Performance of DELongSeq using GC data (A, B) and SH-SY5Y data (C, D). (A) Pairwise DE isoform comparison across 10 cell lines from 4 GC subtypes using DELongSeq. Colors on the top and left strip indicate four different GC subtypes. Colors on the heatmaps show the proportion of detected DE isoform for each pairwise comparison between cell lines. (B) Isoform relative abundance quantification from gene FGFR4 and MET using DELongSeq. Barplots show the expression level estimates of isoform NM_022963 from gene FGFR4 and XM_006715990 from gene MET across different GC subtypes. Colors indicate different GC subtypes. (C) Scatter plot of P-values between multi-sample and 1 versus 1 comparison. (D) Realtive abundance estimates of major isoforms (ENST00000344425, ENST00000626839) from gene KCNQ2 in differentiated and undifferentiated IMR-32 cells.
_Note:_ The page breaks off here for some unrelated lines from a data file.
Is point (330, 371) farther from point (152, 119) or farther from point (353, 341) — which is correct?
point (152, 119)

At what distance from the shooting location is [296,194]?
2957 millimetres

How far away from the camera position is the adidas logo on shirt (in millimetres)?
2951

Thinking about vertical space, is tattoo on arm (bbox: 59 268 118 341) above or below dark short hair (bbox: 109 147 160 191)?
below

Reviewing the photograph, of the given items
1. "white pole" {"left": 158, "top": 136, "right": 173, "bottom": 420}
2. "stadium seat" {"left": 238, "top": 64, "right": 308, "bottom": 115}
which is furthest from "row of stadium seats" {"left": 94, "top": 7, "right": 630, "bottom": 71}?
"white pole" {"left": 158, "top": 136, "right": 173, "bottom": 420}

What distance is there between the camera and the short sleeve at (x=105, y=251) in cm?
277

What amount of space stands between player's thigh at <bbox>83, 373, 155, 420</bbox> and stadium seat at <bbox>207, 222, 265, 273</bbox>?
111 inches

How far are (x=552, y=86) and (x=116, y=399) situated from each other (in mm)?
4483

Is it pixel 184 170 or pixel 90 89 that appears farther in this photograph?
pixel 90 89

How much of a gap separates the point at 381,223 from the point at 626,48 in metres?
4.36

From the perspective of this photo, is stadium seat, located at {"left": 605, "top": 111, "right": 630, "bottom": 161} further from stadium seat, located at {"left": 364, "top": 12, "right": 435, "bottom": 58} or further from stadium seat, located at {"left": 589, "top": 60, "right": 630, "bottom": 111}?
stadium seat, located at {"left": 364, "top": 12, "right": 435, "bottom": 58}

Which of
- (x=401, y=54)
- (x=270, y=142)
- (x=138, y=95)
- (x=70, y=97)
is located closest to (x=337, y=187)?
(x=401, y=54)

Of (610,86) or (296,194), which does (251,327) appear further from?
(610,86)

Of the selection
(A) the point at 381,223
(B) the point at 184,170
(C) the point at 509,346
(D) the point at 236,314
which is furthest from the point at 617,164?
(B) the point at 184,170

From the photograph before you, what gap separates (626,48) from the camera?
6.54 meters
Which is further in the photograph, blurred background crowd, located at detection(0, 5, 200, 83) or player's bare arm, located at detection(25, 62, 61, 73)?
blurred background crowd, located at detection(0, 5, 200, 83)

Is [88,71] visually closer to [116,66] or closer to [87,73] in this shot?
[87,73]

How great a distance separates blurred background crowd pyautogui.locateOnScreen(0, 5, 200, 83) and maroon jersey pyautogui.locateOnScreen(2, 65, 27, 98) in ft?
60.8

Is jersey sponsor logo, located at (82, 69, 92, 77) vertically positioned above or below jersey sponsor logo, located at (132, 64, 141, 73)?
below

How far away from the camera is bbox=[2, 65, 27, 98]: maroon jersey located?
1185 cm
Furthermore, we examined GC subtype-specific isoform expression, which offers higher resolution of expression heterogeneity than total gene expression. As shown in Figure 6(B), isoform expression showed more distinct pattern across GC subtypes for genes MET and FGFR4, which is consistent with observations made in the original publication. For example, expression of isoforms NM_022963 in gene FGFR4 are up-regulated in the CIN and MSI subtypes, but down-regulated in EBV compared to other GC subtypes. Similarly, isoforms XM_006715990 are highly expressed in the CIN subtype. These isoforms initiated from the new promoter sites are predicted to disrupt signal peptide sequences required for localization to the cell membrane. Similar mechanisms had been reported whereby alternative promoter usage leads to protein localization at different cellular compartment.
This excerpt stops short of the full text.